EXERCISE DESCRIPTION:
Reproduce the data word for word, from the line containing "How far from" through the end of the data.

MATERIAL FOR THIS EXERCISE:
* start *

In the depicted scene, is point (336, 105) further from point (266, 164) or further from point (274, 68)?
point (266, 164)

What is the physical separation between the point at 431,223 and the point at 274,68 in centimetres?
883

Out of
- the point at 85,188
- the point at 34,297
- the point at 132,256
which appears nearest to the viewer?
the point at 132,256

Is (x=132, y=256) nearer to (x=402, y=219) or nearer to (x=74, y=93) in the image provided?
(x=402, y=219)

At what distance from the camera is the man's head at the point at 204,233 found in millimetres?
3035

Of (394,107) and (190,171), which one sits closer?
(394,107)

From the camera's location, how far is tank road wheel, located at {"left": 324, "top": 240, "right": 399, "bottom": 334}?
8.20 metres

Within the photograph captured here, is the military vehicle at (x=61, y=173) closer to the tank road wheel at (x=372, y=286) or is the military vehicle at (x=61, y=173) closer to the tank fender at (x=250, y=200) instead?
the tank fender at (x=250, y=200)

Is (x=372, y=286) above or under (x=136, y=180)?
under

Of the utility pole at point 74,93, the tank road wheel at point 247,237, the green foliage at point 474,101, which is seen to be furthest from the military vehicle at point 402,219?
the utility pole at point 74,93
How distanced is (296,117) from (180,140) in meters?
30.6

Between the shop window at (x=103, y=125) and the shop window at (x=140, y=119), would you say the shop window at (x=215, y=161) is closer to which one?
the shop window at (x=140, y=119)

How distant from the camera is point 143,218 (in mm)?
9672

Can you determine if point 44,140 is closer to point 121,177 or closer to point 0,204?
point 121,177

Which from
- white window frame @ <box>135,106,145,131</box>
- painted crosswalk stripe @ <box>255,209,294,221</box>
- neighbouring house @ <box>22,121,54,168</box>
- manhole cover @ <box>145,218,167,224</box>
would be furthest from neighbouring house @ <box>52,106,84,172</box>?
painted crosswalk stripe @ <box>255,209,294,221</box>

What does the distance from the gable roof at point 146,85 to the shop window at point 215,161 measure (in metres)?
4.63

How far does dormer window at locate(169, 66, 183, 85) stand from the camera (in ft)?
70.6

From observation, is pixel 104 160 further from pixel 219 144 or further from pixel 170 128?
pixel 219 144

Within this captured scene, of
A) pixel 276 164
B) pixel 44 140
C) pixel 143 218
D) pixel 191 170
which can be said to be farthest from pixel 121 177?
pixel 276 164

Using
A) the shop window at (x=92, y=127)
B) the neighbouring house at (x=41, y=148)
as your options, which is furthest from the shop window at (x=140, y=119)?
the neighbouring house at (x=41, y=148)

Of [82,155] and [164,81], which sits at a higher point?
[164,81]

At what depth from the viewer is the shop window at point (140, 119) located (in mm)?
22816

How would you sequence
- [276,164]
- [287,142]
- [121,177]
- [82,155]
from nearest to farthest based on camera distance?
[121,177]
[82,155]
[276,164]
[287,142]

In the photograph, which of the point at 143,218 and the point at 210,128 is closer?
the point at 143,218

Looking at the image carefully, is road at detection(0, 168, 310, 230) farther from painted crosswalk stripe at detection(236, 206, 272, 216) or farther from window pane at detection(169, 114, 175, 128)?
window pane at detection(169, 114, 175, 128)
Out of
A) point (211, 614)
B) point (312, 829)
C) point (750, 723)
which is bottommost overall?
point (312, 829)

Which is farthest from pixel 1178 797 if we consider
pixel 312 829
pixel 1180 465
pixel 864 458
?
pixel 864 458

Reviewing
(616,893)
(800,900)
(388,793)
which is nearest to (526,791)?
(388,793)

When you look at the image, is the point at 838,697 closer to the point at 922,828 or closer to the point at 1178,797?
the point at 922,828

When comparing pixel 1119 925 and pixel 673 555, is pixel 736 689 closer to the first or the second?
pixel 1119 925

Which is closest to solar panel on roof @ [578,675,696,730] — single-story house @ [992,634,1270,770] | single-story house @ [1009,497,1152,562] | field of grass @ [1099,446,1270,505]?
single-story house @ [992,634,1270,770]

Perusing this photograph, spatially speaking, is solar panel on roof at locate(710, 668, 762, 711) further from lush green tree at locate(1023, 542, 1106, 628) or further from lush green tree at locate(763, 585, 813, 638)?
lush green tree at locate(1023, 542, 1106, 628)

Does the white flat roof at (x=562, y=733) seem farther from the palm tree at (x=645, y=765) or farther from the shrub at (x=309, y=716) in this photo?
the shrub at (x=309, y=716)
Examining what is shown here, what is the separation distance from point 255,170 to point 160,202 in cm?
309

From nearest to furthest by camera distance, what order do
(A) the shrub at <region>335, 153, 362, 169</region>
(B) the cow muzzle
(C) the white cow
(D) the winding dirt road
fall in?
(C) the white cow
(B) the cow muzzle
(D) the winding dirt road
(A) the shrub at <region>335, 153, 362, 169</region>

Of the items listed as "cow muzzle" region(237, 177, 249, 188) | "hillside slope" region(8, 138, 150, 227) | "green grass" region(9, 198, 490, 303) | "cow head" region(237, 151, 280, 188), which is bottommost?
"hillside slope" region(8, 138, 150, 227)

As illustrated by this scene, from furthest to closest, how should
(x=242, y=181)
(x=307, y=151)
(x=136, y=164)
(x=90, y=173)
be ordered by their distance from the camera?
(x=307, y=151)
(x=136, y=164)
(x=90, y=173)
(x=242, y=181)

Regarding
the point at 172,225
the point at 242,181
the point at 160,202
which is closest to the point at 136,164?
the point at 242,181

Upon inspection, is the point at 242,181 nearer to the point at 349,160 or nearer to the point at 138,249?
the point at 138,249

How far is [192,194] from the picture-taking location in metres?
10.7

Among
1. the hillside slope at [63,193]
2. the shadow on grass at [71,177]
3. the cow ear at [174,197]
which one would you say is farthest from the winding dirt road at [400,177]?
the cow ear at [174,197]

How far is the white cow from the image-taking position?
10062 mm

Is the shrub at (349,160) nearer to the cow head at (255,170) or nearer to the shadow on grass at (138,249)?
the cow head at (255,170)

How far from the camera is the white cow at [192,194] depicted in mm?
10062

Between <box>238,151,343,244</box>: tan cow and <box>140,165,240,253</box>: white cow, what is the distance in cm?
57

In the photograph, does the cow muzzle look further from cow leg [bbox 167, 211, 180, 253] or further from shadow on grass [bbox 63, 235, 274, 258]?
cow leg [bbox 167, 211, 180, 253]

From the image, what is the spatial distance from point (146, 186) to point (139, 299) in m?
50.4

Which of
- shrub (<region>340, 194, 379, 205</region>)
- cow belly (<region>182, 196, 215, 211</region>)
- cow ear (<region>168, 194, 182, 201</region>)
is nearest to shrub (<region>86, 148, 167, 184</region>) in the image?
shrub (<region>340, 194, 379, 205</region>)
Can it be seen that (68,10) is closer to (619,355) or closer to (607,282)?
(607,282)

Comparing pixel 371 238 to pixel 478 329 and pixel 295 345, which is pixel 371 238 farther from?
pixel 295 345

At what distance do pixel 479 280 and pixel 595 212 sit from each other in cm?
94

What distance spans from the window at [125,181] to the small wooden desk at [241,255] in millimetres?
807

* end *

CORRECT OUTPUT:
How far from the camera is the white cow at [192,194] depicted in mm?
10062

Between <box>238,151,343,244</box>: tan cow and <box>140,165,240,253</box>: white cow, what is the distance in cm?
57

In the photograph, does the cow muzzle look further from cow leg [bbox 167, 211, 180, 253] or further from shadow on grass [bbox 63, 235, 274, 258]?
cow leg [bbox 167, 211, 180, 253]

From the image, what is the spatial distance from point (146, 186) to point (139, 299) in m?
50.4

Which of
- shrub (<region>340, 194, 379, 205</region>)
- cow belly (<region>182, 196, 215, 211</region>)
- cow ear (<region>168, 194, 182, 201</region>)
is nearest to shrub (<region>86, 148, 167, 184</region>) in the image?
shrub (<region>340, 194, 379, 205</region>)
Can it be seen that (68,10) is closer to (619,355) or closer to (607,282)?
(607,282)

Comparing pixel 371 238 to pixel 478 329 and pixel 295 345, which is pixel 371 238 farther from?
pixel 295 345

At what distance do pixel 479 280 and pixel 595 212 sit from each other in cm?
94

What distance spans from the window at [125,181] to the small wooden desk at [241,255] in millimetres?
807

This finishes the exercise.